### PASSAGE PROVIDED
The varying marks that exist within this work are often indicated to have split from one another, like water and oil would mix. The subtle separation, I believe, was done on purpose to highlight how society in this context was perceived by outsiders to be somewhat cooperative, but on closer inspection, it differed greatly from border to border. These interactions between these varying forms are constructed in Yevgeny Zamyatin’s We. '[St Petersburg] is a metropolis founded on geometric principles, with wide, straight avenues and, in parts, a grid-pattern of streets, and is thus reminiscent of the city where the events of We take place,' writes Hugh Aplin. [1] This city is sealed within a glass dome, creating a grid-enforced environment for the different characters to operate within. Individuals are identified by alphanumeric symbols. Drawing a direct comparison, both compositions operate encased within the grid.

### MATERIAL FOR THIS TASK
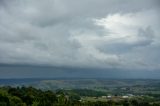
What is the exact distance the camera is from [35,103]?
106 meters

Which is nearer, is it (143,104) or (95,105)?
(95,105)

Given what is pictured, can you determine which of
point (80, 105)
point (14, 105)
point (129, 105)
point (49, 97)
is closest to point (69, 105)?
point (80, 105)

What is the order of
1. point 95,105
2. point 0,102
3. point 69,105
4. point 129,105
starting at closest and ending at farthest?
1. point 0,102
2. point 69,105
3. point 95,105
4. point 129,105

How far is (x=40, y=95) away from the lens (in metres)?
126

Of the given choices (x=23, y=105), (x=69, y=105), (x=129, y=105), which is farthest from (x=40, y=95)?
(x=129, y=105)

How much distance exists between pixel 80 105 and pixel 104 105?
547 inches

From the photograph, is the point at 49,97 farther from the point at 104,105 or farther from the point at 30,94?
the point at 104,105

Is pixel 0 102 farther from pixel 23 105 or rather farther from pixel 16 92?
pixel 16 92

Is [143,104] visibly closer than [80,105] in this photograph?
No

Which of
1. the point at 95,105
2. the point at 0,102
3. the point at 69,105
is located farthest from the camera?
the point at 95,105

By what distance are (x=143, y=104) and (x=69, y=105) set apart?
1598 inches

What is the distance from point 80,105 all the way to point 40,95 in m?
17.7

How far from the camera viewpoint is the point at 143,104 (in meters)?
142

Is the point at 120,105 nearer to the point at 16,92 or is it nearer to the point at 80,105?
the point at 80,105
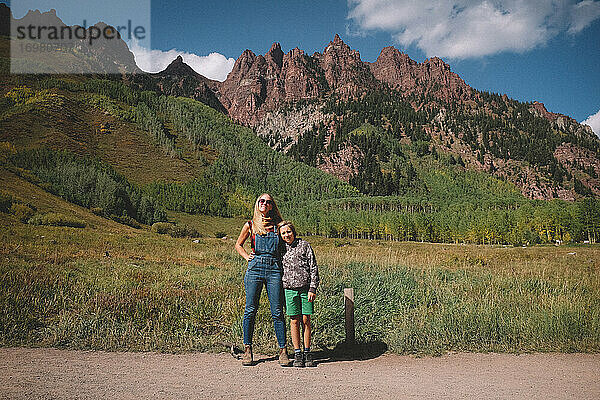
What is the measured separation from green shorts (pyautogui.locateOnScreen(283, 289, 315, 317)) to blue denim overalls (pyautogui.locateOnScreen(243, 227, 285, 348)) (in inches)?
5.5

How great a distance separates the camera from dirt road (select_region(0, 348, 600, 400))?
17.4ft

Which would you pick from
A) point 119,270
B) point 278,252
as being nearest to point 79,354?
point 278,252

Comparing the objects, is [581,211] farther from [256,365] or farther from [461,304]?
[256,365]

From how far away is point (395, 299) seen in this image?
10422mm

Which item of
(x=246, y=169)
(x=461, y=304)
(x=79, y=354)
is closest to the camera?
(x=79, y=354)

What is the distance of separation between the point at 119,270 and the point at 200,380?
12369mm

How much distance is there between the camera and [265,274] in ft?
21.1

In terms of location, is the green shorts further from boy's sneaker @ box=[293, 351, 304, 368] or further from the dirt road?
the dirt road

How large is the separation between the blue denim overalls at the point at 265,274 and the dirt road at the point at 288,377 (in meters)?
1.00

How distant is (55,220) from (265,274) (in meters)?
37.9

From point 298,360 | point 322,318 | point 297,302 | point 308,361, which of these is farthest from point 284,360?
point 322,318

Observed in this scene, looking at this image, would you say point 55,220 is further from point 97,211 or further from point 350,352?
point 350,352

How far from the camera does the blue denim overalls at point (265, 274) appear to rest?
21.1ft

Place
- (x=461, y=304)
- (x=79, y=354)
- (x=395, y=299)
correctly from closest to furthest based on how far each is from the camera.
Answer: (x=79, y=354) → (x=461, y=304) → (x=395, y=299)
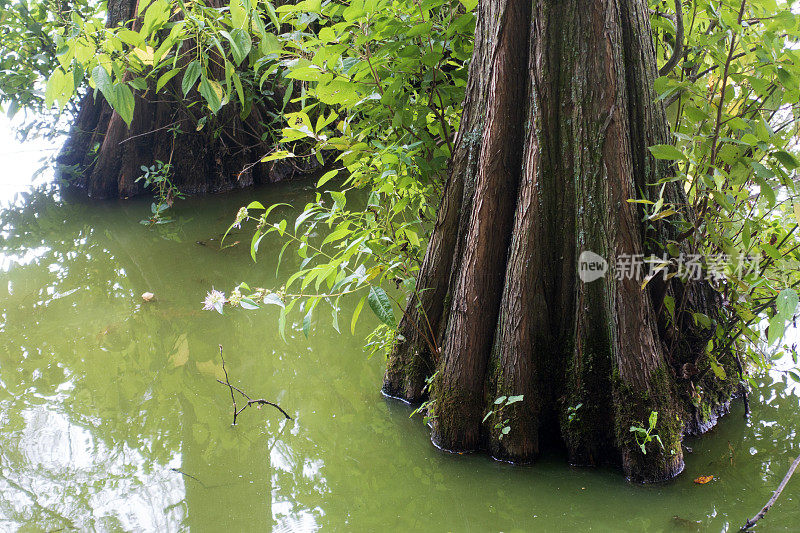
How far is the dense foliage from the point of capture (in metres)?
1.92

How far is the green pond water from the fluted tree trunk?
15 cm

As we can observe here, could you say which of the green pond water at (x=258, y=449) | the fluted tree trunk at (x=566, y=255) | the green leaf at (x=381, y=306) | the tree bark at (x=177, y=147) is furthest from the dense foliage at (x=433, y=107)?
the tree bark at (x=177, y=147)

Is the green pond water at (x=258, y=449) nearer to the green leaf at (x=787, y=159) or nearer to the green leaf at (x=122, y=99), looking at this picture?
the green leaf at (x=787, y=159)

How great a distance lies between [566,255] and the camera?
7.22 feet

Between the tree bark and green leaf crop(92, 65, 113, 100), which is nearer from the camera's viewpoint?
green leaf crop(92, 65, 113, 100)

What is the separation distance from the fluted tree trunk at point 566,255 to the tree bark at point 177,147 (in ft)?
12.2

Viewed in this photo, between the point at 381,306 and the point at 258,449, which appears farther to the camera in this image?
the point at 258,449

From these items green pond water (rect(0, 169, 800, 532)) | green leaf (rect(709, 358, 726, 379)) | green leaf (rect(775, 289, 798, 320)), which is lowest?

### TASK REQUIREMENTS
1) According to the passage on Zamyatin's We, what is the city in that novel sealed within?
2) Pick out every line of the records that contains the word "great".
The passage on Zamyatin's We and the records have no connection to each other.

### SOLUTIONS TO THE PROBLEMS
1) A glass dome.

2)
How great a distance separates the camera from dirt road (select_region(0, 348, 600, 400))?
How great a distance lies between [566,255] and the camera?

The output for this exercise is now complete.